Thursday, April 11, 2024 11:00AM

Abstract

A chronic lack of investment in care domains, like social services and healthcare, has left care workers overburdened and communities underserved, across the world. In response, governments and nonprofits have increasingly turned to AI to help reduce work burden and maximize the impact of scarce resources. To meet these aims, the design of AI technologies must account for complex work practices and existing inequities in access to care among marginalized communities.
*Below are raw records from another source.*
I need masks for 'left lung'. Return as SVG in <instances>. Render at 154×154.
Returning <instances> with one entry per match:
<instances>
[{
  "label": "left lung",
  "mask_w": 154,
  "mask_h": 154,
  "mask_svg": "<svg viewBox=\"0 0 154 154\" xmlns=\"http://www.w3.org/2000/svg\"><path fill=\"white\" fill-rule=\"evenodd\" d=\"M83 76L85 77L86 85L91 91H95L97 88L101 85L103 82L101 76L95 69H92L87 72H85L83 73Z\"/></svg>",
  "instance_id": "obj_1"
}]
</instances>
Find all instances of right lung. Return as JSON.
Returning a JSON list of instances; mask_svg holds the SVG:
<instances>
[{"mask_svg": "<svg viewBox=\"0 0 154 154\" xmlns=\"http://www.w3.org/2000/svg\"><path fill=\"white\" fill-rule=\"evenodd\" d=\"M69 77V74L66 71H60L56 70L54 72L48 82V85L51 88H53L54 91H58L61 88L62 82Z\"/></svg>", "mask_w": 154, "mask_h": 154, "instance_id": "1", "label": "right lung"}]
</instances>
In this talk, I will present three areas of my research centering care work in the design of AI technologies, asking: 1) how algorithmic decision-making processes in social services can support the ability to contest decisions about resource allocation, 2) how NLP tools might augment the work of patient education, and 3) how chatbots in public health can account for the structural inequities faced by marginalized communities within health systems. Building on these themes, I will then share my future research agenda focused on the role of human-centered AI in more sustainable futures of care work. 

Bio

Naveena Karusala is a postdoctoral fellow at Harvard University's Center for Research on Computation and Society. Her research investigates the design of AI technologies that center the agency and labor of care workers and communities, with a focus on the domains of social services and healthcare. Her work has received Best Paper at ACM CHI and Diversity and Inclusion Recognition at ACM CSCW. She holds a PhD in Computer Science from the University of Washington, and a Bachelor's in Computer Science from the Georgia Institute of Technology. Naveena initiated and leads the Futuring SIGCHI program aimed at nurturing early careers across the special interest group, and has served on the ACM SIGCHI Executive Committee since 2023.